1) Will the howling from nativists in labor unions, lobbying firms, and the U.S. Congress eager to curry favor with those unions persuade President Obama to pursue the devastating protectionist measures he has advocated recently based on his faulty presumption of the existence of something he calls “our jobs”?
2) Will CIOs and CEOs have the vision and the wisdom to leverage this heightened competition not just to pound on suppliers for lower prices but instead to pursue new types of outsourcing engagements that help transform their companies into agile, flexible, and customer-driven organizations?
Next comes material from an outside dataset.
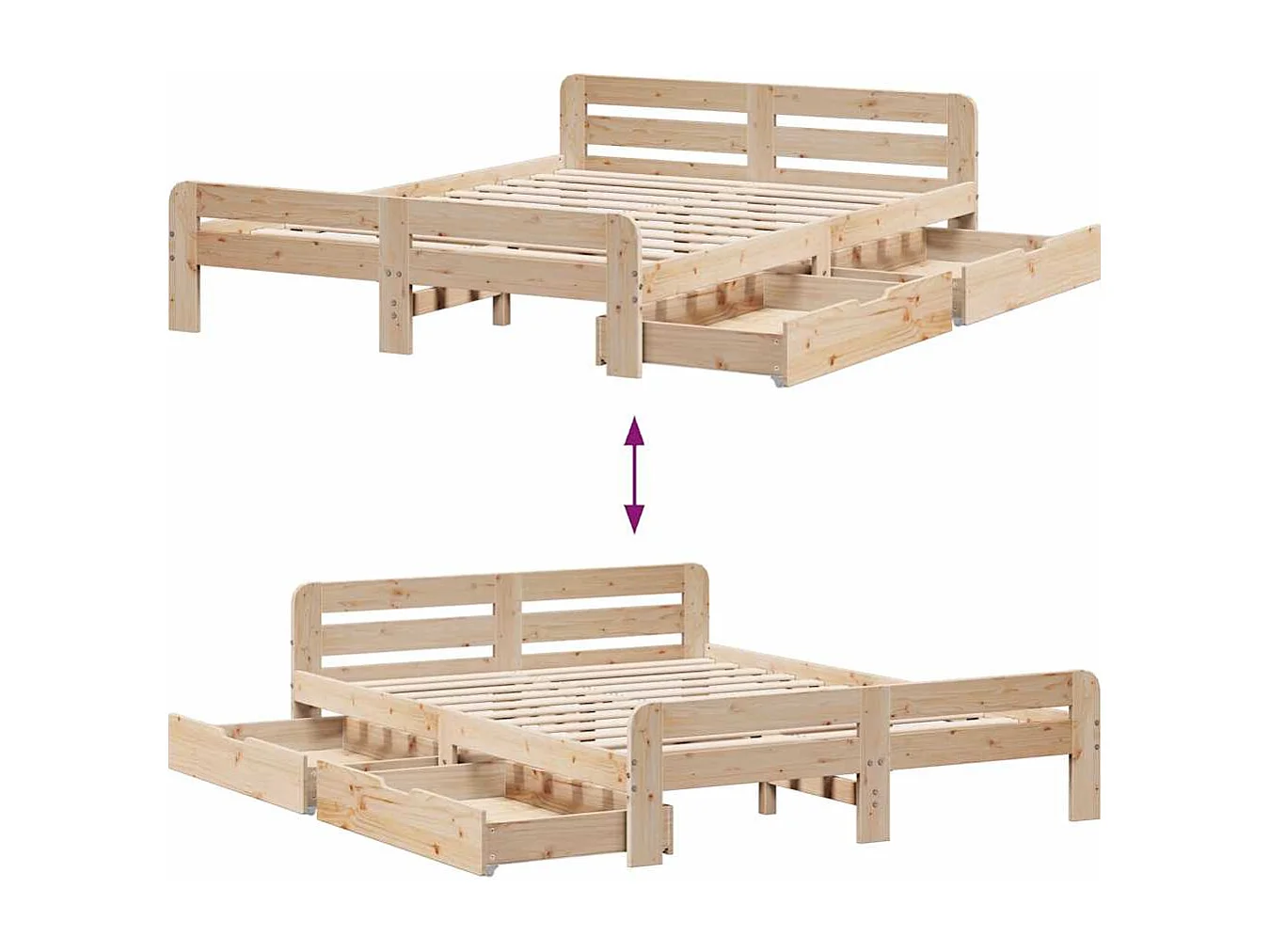 Estructura de cama sin colchón 150x200 cm madera maciza de pino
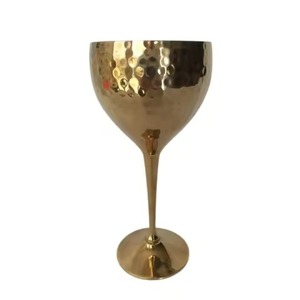 Lot de 2 verres à vin martelés en cuivre avec tige en laiton, style vintage, pour bar à domicile et fêtes, à bon prix - Product Image 5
First, here’s what the Journal had to say about the huge transition major Indian IT services companies have begun to undertake:
Indian technology-outsourcing companies no longer just want to serve their clients’ computing departments—they want to be them.
… They are aggressively pursuing on-site work like managing companies’ entire information-technology departments, networks and help desks. They are looking to run external data centers for customers — a foothold that would help them expand into the hot new area of “cloud computing,” where all of a company’s critical software is hosted remotely. And they are trying to tie all of their services into end-to-end outsourcing packages for clients.
How well the Indian firms manage to upgrade to this more sophisticated work in the next few years could determine whether India’s $58.8 billion-a-year technology services industry — a flagship of the nation’s economic surge in the past decade — will see even brighter days or become a back-office also-ran to more sophisticated tech companies in the West.
So, based on that description, this isn’t some one-off project or a single company looking to extend its reach: this is a broad-based initiative that puts many tens of billions of dollars up for grabs. This is how it’s going to be; this is, in fact, what’s already happening. Here’s why:
Products continue to be enormously important, but services and industry knowledge and expertise have become the levers with which CIOs and other business leaders are transforming the world.IBM (NYSE: IBM)’s and Accenture are long-established powerhouses, HP (NYSE: HPQ) is getting there via its EDS (NYSE: EDS) acquisition 18 months ago, and Dell (Dell) (Perot Systems) and Xerox (NYSE: XRX) (ACS) are looking to raise the value of what they do by coming closer to offering end-to-end services.
In the Journal piece, Siddharth Pai of the well-known outsourcing-advisory firm TPI said, “The Indians still aren’t top of mind when it comes to that high-value work. To bump back up to the 30% growth range they need to transform their businesses.”
And Infosys executive Amitabh Chaudry said that while the challenge of taking on major infrastructure deals and even huge parts of IT organizations is steep, progress is being made. “The mindset required for how to run it and price it is very different. We’re learning along the way.”
One thing that’s beyond question is that the top Indian firms will show massive commitment to making this transition rapidly and effectively. What’s not so clear is whether those companies will have to do so under some competitive restraints that could be imposed by the the Obama administration. The president has talked on a number of occasions about his intention to “protect our jobs,” although he’s been far from clear on just how he would define “our jobs” in a global economy.
IBM has 70% of its employees based outside the U.S.; are those “our jobs”? Oracle has about two-thirds of its workforce outside the U.S., and for Microsoft the number is more than 40%. “Our jobs”? What does that mean anymore?
For the past couple of years, the big Indian IT-services companies have been making some so-so efforts–not exactly aggressive, and not exactly strategic — to open up some facilities around the U.S. for various types of development and support work. Those were undertaken to support their traditional model of doing software work and development projects, rather than full-scale outsourcing mega-projects such as the kinds they’re looking for now.
They’ll need to hire workers based in the U.S. to handle projects based in the U.S., and I doubt the White House will try to interfere with that. I only hope they are allowed to compete level footing with U.S. firms, and are not saddled with any sort of tariff penalties—because those penalties will ultimately be felt by potential customers and prospects who are now eagerly awaiting the full arrival of several more well-heeled and aggressive suppliers from which to choose.
Meanwhile, those CIOs would do well to make this extended competition about much more than just price-arbitrage. While looking for every fair cost advantage is essential, the real value to be gained by the larger pool of competitors is innovation: which of the companies bidding for CIOs’ business have special expertise in your industry? Which have special technological expertise in the area of greatest concern to you? Which have the demonstrated the ability to optimize business processes that will get you closer to your customers, allow you to move at the speed of the markets in which you operate, and redefine your value proposition based on what your customers want instead of just on what you happen to be selling?
The prospect of great new ideas and capabilities pouring into the enterprise IT space has enormous potential, and we can only hope that politicians will resist their recent tendencies to muddle. “Our jobs” will be much safer if the free market is left to fend for itself, if competition is open to all with great ideas and initiative, and customers have full freedom to choose the partners whose capabilities best match their needs.